— start of PASSAGE SHOWN —

Synopsis or something like that:
It is he fifth volume of A Song of Ice and Fire, the fantasy epic series which has been made very popular nowadays. If you have read the previous four parts you know that summarizing the fifth would be close to impossible; if you haven’t read any of them, well, just let me tell you no summary an no TV series can prepare you for the complexity of those books. In fact the plot is so convoluted as to defy synopsis. Really even the work of Tolkien pales in comparison. What can be said…winter is coming and the seven Kingdoms are hardly prepared for it because they plot and prepare for a war – every ruler wants to assure the Iron Throne, currently occupied by a child, Tommen Baratheon, will fall into the hands of their man or woman.
What I liked:
(spoilers ahead, beware if you don’t like them)

— end of PASSAGE SHOWN —
— start of INFORMATION SHOWN —

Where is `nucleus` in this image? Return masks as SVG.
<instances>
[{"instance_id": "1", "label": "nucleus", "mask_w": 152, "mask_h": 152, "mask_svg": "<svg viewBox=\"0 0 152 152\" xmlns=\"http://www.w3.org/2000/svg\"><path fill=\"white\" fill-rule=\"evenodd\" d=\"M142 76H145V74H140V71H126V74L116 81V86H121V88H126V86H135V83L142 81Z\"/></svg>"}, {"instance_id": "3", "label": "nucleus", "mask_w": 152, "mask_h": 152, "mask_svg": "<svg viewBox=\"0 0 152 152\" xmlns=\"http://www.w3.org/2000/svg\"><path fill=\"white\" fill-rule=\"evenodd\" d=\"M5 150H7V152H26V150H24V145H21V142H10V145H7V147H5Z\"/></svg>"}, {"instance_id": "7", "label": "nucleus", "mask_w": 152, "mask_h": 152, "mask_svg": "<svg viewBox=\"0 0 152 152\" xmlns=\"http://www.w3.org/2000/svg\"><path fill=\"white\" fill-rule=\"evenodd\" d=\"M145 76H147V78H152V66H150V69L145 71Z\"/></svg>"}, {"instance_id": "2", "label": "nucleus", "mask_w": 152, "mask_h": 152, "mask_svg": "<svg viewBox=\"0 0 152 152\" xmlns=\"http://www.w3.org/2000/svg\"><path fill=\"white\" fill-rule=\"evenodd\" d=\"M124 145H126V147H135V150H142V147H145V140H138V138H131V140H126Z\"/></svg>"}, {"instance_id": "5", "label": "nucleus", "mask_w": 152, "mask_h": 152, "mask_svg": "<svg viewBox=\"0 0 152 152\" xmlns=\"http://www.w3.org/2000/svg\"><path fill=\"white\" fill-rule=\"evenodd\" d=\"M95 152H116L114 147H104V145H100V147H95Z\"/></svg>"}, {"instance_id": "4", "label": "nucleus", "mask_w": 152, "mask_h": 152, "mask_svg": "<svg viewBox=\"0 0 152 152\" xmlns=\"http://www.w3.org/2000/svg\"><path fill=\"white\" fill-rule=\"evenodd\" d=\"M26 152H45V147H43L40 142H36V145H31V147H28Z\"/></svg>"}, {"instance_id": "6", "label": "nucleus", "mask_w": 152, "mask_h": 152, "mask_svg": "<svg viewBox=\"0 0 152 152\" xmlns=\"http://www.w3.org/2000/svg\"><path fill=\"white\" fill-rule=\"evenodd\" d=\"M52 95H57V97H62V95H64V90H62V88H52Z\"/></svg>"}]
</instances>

— end of INFORMATION SHOWN —

AIM OF THE TASK:
From the review of the fifth A Song of Ice and Fire volume above, extract the passage that begins at "Synopsis or something" and stops after "don’t like them)".

EXPECTED OUTPUT:
Synopsis or something like that:
It is he fifth volume of A Song of Ice and Fire, the fantasy epic series which has been made very popular nowadays. If you have read the previous four parts you know that summarizing the fifth would be close to impossible; if you haven’t read any of them, well, just let me tell you no summary an no TV series can prepare you for the complexity of those books. In fact the plot is so convoluted as to defy synopsis. Really even the work of Tolkien pales in comparison. What can be said…winter is coming and the seven Kingdoms are hardly prepared for it because they plot and prepare for a war – every ruler wants to assure the Iron Throne, currently occupied by a child, Tommen Baratheon, will fall into the hands of their man or woman.
What I liked:
(spoilers ahead, beware if you don’t like them)